The contact stress for a herringbone gear is given by:
$$\sigma_H = Z_E Z_H Z_\beta Z_\epsilon \sqrt{\frac{F_t K_A K_v K_{H\beta} K_{H\alpha}}{d_1 b N_{min}}}$$
where:
- $Z_E$ is the elasticity coefficient,
- $Z_H$ is the zone factor,
- $Z_\beta$ is the helix angle factor,
- $Z_\epsilon$ is the contact ratio factor,
- $F_t$ is the tangential force,
- $K_A$ is the application factor,
- $K_v$ is the dynamic factor,
- $K_{H\beta}$ is the face load factor for contact stress,
- $K_{H\alpha}$ is the transverse load factor for contact stress,
- $d_1$ is the pinion pitch diameter,
- $b$ is the face width, and
- $N_{min}$ is the minimum number of contact points.
For herringbone gears, $F_t$ is based on half the torque due to the symmetric design. The safety factor for contact strength $S_H$ is:
$$S_H = \frac{\sigma_{H\lim} Z_N Z_L Z_v Z_R Z_W}{\sigma_H}$$
where $\sigma_{H\lim}$ is the endurance limit, and $Z_N$, $Z_L$, $Z_v$, $Z_R$, $Z_W$ are life, lubricant, speed, roughness, and hardness factors, respectively.
The bending stress for a herringbone gear is:
$$\sigma_F = \frac{F_t K_A K_v K_{F\beta} K_{F\alpha} Y_\beta Y_\epsilon}{b m_n N_{min}} Y_F Y_S$$
where:
- $K_{F\beta}$ is the face load factor for bending stress,
- $K_{F\alpha}$ is the transverse load factor for bending stress,
- $Y_\beta$ is the helix angle factor for bending,
- $Y_\epsilon$ is the contact ratio factor for bending,
- $Y_F$ is the form factor, and
- $Y_S$ is the stress correction factor.
The safety factor for bending strength $S_F$ is:
$$S_F = \frac{\sigma_{F\lim} Y_N Y_\delta Y_R Y_X}{\sigma_F}$$
where $\sigma_{F\lim}$ is the bending endurance limit, and $Y_N$, $Y_\delta$, $Y_R$, $Y_X$ are life, size, roughness, and sensitivity factors.
In these equations, $N_{min}$ appears in the denominator for both stresses. Therefore, increasing $N_{min}$ reduces $\sigma_H$ and $\sigma_F$, thereby increasing $S_H$ and $S_F$. For staggered tooth herringbone gears, $N_{min}$ is replaced by $N_{min} + \Delta N$, where $\Delta N$ is the increase due to staggering. For example, if $N_{min}$ increases from 4 to 6, the contact stress is reduced by a factor of $\sqrt{6/4} \approx 1.225$, and the bending stress by a factor of $6/4 = 1.5$. This directly enhances the load capacity. We applied this to a pumping unit reducer model, with parameters typical for oil field operations. The reducer is a two-stage herringbone gear system, with both stages modified to staggered tooth configuration. Additionally, the face width of the low-speed stage was increased within the existing housing to maximize $N_{min}$.

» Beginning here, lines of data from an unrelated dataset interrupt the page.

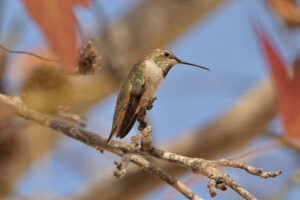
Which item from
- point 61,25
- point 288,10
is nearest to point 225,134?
point 288,10

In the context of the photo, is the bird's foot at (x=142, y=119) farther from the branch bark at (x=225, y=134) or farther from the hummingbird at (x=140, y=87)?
the branch bark at (x=225, y=134)

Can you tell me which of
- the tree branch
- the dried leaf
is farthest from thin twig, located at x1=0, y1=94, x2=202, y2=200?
the dried leaf

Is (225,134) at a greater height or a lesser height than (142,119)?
lesser

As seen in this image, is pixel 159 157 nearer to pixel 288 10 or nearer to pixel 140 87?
pixel 140 87

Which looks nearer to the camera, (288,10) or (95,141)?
(95,141)

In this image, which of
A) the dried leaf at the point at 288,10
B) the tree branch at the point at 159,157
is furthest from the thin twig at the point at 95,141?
the dried leaf at the point at 288,10

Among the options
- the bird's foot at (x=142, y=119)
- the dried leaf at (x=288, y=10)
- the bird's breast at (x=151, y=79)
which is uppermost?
the dried leaf at (x=288, y=10)

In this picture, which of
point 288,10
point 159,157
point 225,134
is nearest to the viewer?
point 159,157
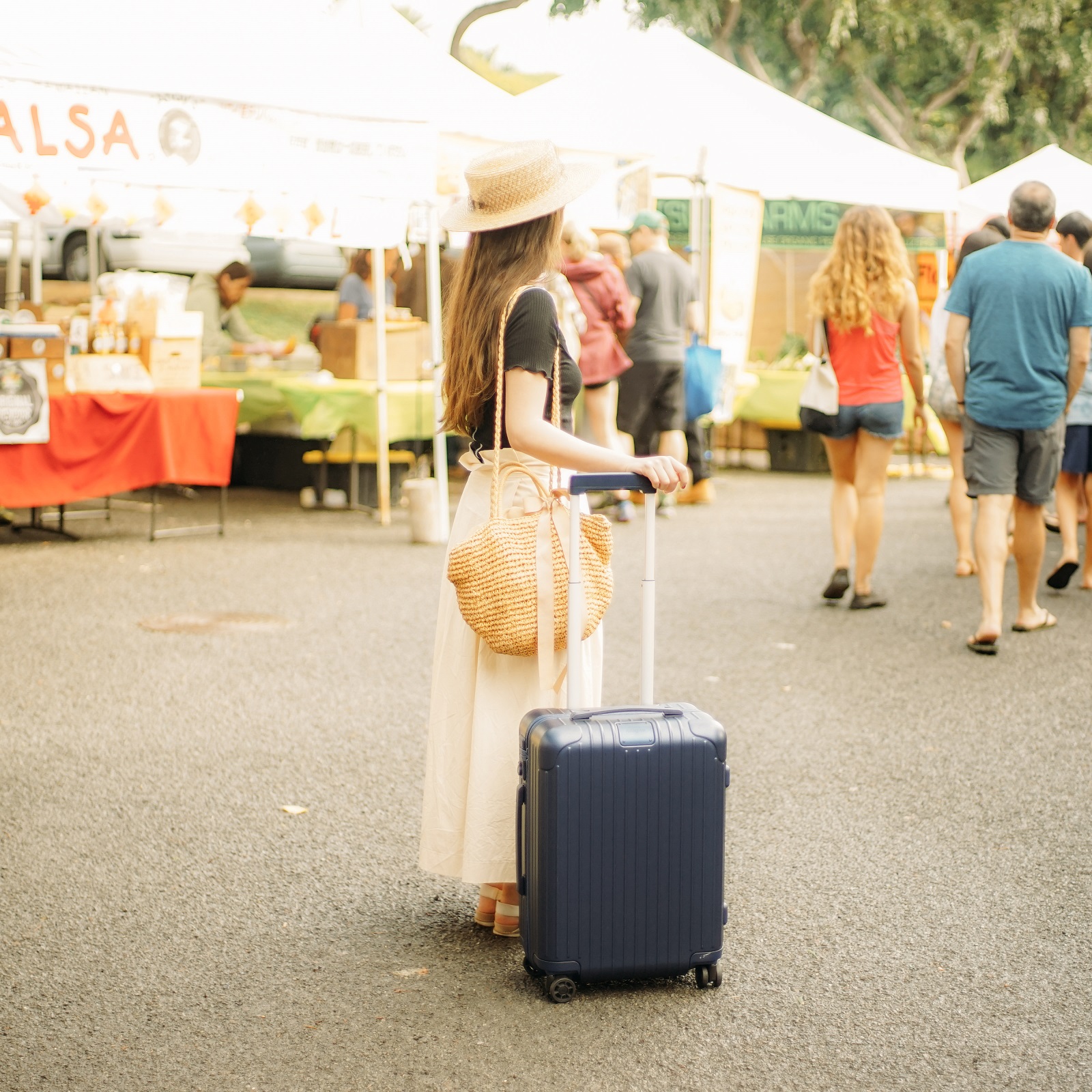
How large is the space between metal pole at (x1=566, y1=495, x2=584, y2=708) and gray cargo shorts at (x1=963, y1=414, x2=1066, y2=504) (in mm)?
4035

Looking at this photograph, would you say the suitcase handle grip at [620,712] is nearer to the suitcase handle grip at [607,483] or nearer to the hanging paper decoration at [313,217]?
the suitcase handle grip at [607,483]

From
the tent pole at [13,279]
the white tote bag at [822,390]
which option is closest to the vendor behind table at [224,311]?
the tent pole at [13,279]

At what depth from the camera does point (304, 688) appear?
20.6 ft

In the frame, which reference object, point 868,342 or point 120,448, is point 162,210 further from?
point 868,342

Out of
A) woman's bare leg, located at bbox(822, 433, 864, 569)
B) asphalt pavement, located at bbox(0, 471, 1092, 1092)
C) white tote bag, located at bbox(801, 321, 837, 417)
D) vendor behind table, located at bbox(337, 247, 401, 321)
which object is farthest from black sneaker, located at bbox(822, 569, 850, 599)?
vendor behind table, located at bbox(337, 247, 401, 321)

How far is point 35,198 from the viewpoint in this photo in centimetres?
818

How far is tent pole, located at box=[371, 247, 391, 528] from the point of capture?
10492 millimetres

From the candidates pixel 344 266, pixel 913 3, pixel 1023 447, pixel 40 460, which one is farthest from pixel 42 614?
pixel 913 3

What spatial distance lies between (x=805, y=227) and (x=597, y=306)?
713 centimetres

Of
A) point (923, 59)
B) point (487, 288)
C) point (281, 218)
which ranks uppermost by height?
point (923, 59)

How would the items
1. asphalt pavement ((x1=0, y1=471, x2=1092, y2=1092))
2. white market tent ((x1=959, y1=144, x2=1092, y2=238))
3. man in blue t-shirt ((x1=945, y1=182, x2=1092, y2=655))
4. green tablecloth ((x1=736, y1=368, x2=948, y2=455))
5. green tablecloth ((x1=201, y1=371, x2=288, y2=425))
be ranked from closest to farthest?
1. asphalt pavement ((x1=0, y1=471, x2=1092, y2=1092))
2. man in blue t-shirt ((x1=945, y1=182, x2=1092, y2=655))
3. green tablecloth ((x1=201, y1=371, x2=288, y2=425))
4. green tablecloth ((x1=736, y1=368, x2=948, y2=455))
5. white market tent ((x1=959, y1=144, x2=1092, y2=238))

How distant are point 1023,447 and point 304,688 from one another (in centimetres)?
353

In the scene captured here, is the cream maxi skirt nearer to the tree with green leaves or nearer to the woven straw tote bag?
the woven straw tote bag

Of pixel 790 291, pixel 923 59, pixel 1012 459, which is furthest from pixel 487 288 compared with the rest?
pixel 923 59
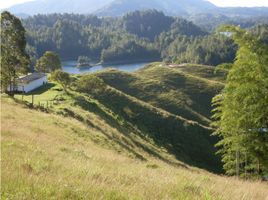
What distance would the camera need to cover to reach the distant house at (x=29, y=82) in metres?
68.8

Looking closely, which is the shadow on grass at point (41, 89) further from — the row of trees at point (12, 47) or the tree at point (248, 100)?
the tree at point (248, 100)

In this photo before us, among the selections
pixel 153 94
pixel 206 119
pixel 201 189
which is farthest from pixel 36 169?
pixel 153 94

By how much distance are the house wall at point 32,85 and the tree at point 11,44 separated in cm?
1964

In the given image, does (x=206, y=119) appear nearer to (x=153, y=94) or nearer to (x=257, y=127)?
(x=153, y=94)

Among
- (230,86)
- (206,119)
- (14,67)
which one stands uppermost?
(230,86)

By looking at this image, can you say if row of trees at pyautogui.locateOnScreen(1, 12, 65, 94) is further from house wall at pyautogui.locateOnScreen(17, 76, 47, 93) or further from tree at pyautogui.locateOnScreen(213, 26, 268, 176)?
tree at pyautogui.locateOnScreen(213, 26, 268, 176)

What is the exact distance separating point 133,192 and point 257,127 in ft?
54.9

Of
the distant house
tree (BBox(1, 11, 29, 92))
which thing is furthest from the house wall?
tree (BBox(1, 11, 29, 92))

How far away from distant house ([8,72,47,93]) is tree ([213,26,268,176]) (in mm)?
47278

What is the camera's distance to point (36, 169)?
9195 millimetres

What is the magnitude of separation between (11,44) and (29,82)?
900 inches

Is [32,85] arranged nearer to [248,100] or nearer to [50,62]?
[50,62]

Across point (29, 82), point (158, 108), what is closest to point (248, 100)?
point (29, 82)

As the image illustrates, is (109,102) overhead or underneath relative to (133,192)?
underneath
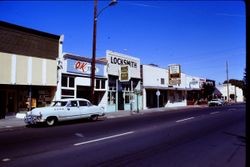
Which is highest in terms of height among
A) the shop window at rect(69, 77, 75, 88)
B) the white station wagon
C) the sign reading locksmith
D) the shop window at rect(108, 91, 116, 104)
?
the sign reading locksmith

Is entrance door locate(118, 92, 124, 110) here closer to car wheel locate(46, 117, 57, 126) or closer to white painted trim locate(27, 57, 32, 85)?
white painted trim locate(27, 57, 32, 85)

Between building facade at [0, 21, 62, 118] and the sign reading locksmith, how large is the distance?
29.0 ft

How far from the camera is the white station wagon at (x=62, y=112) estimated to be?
675 inches

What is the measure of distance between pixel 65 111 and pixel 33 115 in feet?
6.89

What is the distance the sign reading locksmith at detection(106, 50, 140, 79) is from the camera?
33.5 metres

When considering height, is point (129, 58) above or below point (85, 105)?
above

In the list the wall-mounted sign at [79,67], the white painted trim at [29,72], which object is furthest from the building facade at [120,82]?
the white painted trim at [29,72]

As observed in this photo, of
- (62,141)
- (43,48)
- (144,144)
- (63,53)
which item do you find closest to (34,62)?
(43,48)

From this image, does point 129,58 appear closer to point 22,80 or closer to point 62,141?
point 22,80

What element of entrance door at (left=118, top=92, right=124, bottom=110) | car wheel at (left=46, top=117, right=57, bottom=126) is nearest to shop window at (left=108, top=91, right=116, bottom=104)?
entrance door at (left=118, top=92, right=124, bottom=110)

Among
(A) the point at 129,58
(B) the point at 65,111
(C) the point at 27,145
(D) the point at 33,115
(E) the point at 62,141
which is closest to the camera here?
(C) the point at 27,145

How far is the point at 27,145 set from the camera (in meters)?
10.2

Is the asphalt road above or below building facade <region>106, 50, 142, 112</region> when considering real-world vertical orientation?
below

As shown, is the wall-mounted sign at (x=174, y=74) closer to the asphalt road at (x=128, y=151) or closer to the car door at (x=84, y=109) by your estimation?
the car door at (x=84, y=109)
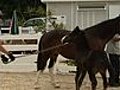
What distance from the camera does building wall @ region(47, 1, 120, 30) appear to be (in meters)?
16.5

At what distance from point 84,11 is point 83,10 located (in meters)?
0.06

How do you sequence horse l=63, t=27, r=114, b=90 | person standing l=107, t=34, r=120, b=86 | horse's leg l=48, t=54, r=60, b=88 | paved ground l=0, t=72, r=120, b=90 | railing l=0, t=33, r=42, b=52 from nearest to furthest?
1. horse l=63, t=27, r=114, b=90
2. person standing l=107, t=34, r=120, b=86
3. paved ground l=0, t=72, r=120, b=90
4. horse's leg l=48, t=54, r=60, b=88
5. railing l=0, t=33, r=42, b=52

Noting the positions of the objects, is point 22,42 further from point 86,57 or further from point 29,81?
point 86,57

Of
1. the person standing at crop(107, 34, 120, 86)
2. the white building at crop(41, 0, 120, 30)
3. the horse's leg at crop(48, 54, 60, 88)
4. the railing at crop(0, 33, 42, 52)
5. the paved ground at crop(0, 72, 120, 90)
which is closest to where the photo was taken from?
the person standing at crop(107, 34, 120, 86)

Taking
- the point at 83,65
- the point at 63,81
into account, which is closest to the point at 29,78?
the point at 63,81

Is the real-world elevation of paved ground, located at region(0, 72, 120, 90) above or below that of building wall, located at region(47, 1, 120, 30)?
below

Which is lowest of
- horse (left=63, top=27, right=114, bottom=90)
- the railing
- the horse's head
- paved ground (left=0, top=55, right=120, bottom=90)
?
paved ground (left=0, top=55, right=120, bottom=90)

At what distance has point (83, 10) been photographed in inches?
654

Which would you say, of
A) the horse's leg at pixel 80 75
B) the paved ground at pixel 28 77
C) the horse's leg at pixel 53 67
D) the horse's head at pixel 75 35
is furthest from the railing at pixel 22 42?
the horse's head at pixel 75 35

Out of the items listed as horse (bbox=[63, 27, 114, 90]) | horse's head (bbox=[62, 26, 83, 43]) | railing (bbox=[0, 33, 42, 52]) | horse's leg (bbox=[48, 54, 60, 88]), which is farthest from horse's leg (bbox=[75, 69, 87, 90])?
railing (bbox=[0, 33, 42, 52])

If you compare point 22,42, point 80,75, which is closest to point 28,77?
point 22,42

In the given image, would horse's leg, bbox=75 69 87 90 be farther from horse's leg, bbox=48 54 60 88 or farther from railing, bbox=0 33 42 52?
railing, bbox=0 33 42 52

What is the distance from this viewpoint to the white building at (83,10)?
54.0 ft

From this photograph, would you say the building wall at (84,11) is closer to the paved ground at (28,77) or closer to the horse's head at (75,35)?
the paved ground at (28,77)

Let us consider a detailed example. For a high-speed stage herringbone gear with: $m_n = 6$ mm, $\beta = 25^\circ$, $z_1 = 20$, $z_2 = 80$, $b = 200$ mm, input torque $T_1 = 5000$ Nm, material grade 42CrMo, and hardness 58 HRC. Using standard calculation methods, we compute the safety factors for both standard and staggered tooth configurations. The results are shown in Table 2.
| Parameter | Standard Herringbone Gear | Staggered Tooth Herringbone Gear | Improvement |
|---|---|---|---|
| Minimum Contact Points $N_{min}$ | 4 | 6 | +2 |
| Contact Stress $\sigma_H$ (MPa) | 850 | 694 | -18.4% |
| Contact Safety Factor $S_H$ | 1.8 | 2.2 | +22.2% |
| Bending Stress $\sigma_F$ (MPa) | 280 | 187 | -33.2% |
| Bending Safety Factor $S_F$ | 2.5 | 3.75 | +50% |
For the low-speed stage herringbone gear with: $m_n = 8$ mm, $\beta = 20^\circ$, $z_1 = 30$, $z_2 = 120$, $b = 250$ mm (increased from 220 mm to utilize space), input torque $T_2 = 20000$ Nm, same material. The results are in Table 3.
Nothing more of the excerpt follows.